> **Text extract**
I mean, it’s not like it’s unclear why we hate being or feeling wrong…  because, in many ways, it makes sense.  Out on the savanna, being right equaled being alive.  A right prediction, a right memory, a right deduction, eating the right food, it all meant we survived for another day.  A wrong prediction, a wrong snack, a wrong turn, all could lead us to being eaten or otherwise not surviving for another day.

No wonder we were given such a potent euphoric reward for being right!

The thing is, though, we don’t live in the savanna anymore.  Not everything is insta-kill or be killed.  Not everything needs to be run through that filter.  And when we let our system of “being right” run amok on autopilot, we often lead ourselves down unhelpful, unhealthy, and even, ironically, down paths that are downright dangerous.  We can become so attached to being right over everything else that we accidentally screw ourselves, along with our friends, family, communities, and humanity.  We hoodwink ourselves into being miserable, into sabotage, and away from the clear and present mind that is necessary for making actual, proper, and lucid, choices.

> **Data excerpt**
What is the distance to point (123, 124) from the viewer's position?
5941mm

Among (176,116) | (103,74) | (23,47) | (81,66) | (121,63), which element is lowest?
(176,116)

> **Set tasks**
a. In the passage about being right, what did being right equal out on the savanna?
b. Reproduce the passage about being right word for word, everything from "No wonder we" down to "and lucid, choices.".
c. Write the next part of the passage about being right, starting after its last sentence.
Nothing in the listing is needed here.

> **Answers per task**
a. Being alive.

b.
No wonder we were given such a potent euphoric reward for being right!

The thing is, though, we don’t live in the savanna anymore.  Not everything is insta-kill or be killed.  Not everything needs to be run through that filter.  And when we let our system of “being right” run amok on autopilot, we often lead ourselves down unhelpful, unhealthy, and even, ironically, down paths that are downright dangerous.  We can become so attached to being right over everything else that we accidentally screw ourselves, along with our friends, family, communities, and humanity.  We hoodwink ourselves into being miserable, into sabotage, and away from the clear and present mind that is necessary for making actual, proper, and lucid, choices.

c.
That is the paradox.  Being attached to being right will often lead us instead to the opposite.  Which, doubly ironically, also means that being attached to being right lowers our chances of that euphoric reward from being right that we crave so much in the first place.  Oops.

When we let go of the savanna attachment and allow ourselves to be present, it gives us all the freedom to shine.  We can walk down the middle path, wending our way forever forward towards the sunny uplands of connectedness, fortune, and the more perfect futures we all crave.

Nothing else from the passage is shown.